Ergastolo confermato a Napoli per l'omicidio
La Corte di Assise d'appello di Napoli ha emesso una sentenza definitiva. Stefania Russolillo, 48 anni, sconterà l'ergastolo. La donna è ritenuta responsabile dell'omicidio di Rosa Gigante. Quest'ultima aveva 72 anni ed era ipovedente. La Gigante è la madre del popolare tiktoker Donato De Caprio. Il giovane è conosciuto come il 're dei panini'.
L'omicidio avvenne brutalmente nell'abitazione della vittima. Il delitto si è consumato nel quartiere Pianura. La data del tragico evento risale al 18 aprile 2023. La sentenza d'appello conferma la condanna di primo grado. Quest'ultima era stata pronunciata il 28 gennaio 2025.

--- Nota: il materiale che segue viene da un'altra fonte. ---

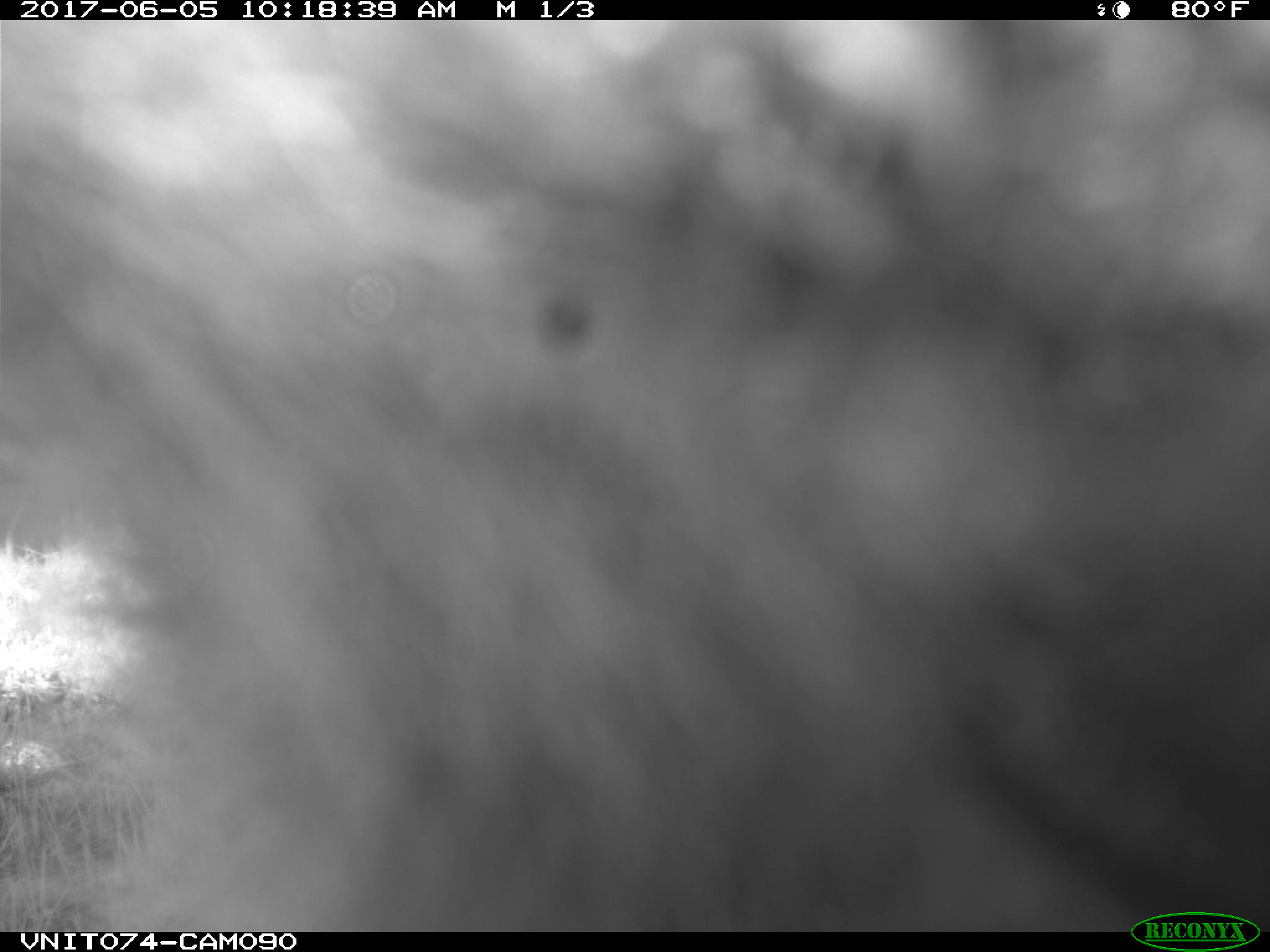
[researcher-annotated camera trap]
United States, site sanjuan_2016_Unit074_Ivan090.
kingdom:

Il ruolo del figlio influencer
Tra i primi a giungere sul luogo del delitto vi fu il figlio della vittima. Donato De Caprio è un food influencer. Ha raggiunto la notorietà grazie alla sua attività su TikTok. Il suo format si intitola 'Con mollica o senza'. La sua salumeria si trova nel cuore di Napoli, nel quartiere Pignasecca.
La sua popolarità ha amplificato la risonanza mediatica del caso. La vicenda ha destato grande commozione. Molti follower hanno espresso vicinanza al giovane influencer. La sua presenza sul luogo del delitto ha segnato profondamente l'opinione pubblica.

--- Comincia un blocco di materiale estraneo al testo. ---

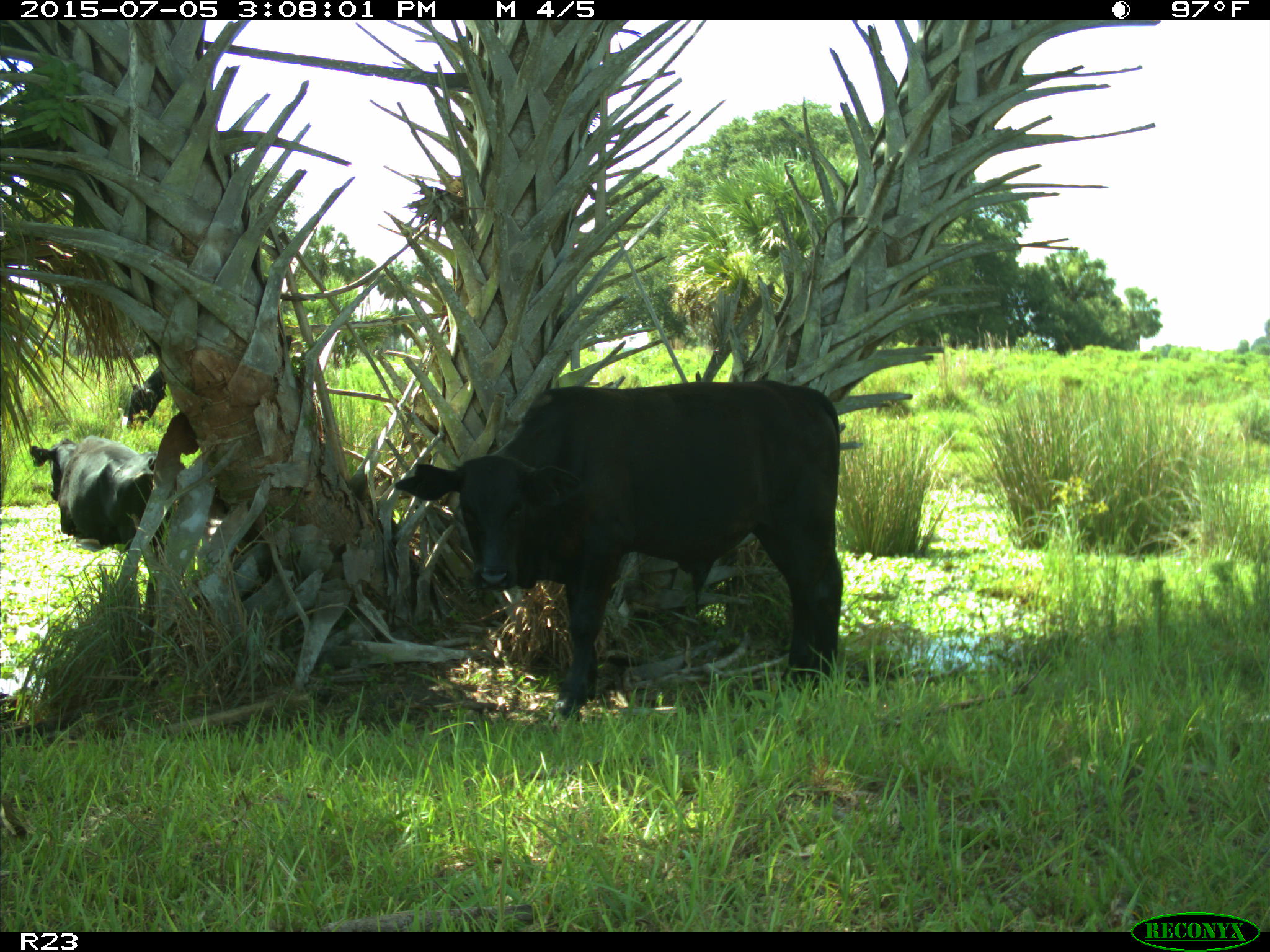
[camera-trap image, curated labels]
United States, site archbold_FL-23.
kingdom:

Un delitto premeditato e predatorio
Le indagini hanno delineato un quadro inquietante. L'accusa, nella fase di primo grado, era sostenuta dal sostituto procuratore Maurizio De Marco. La ricostruzione suggerisce un omicidio pianificato meticolosamente. Non si sarebbe trattato di un gesto d'impeto. L'omicidio fu studiato a tavolino.
La vittima fu uccisa in maniera lucida e razionale. L'imputata, secondo il pubblico ministero, aveva mire sui beni della vittima. L'obiettivo principale sarebbero stati i soldi della Gigante. Il delitto viene quindi qualificato come predatorio. Fu voluto e preparato con cura.

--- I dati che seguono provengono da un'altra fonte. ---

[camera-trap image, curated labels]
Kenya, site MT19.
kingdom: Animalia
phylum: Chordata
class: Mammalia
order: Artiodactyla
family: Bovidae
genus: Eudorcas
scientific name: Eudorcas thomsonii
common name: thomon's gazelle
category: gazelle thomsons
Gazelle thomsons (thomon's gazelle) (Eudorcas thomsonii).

La dinamica e le motivazioni
La sentenza d'appello ha confermato questa linea investigativa. La premeditazione è un elemento chiave. La perizia ha escluso l'incapacità di intendere e di volere dell'imputata. Le motivazioni economiche appaiono preponderanti. La vittima, Rosa Gigante, era una donna anziana e ipovedente. Questo potrebbe averla resa un bersaglio più vulnerabile.
La brutalità del gesto ha sconvolto la comunità di Pianura. La vicinanza tra le due abitazioni ha reso l'evento ancora più drammatico. La sentenza definitiva ristabilisce una forma di giustizia per la vittima e i suoi cari. La notizia ha avuto ampia eco sui media locali e nazionali.
Le conseguenze legali e sociali
La condanna all'ergastolo rappresenta la massima pena nel sistema giudiziario italiano. La conferma in appello sottolinea la solidità delle prove raccolte. La vicenda solleva interrogativi sulla sicurezza degli anziani. Evidenzia anche le dinamiche complesse che possono celarsi dietro apparenti rapporti di buon vicinato.
La figura di Donato De Caprio ha contribuito a mantenere alta l'attenzione sul caso. La sua popolarità ha permesso di sensibilizzare un pubblico vasto. La giustizia ha fatto il suo corso. La sentenza d'appello chiude un capitolo doloroso. Resta il cordoglio per la perdita di Rosa Gigante.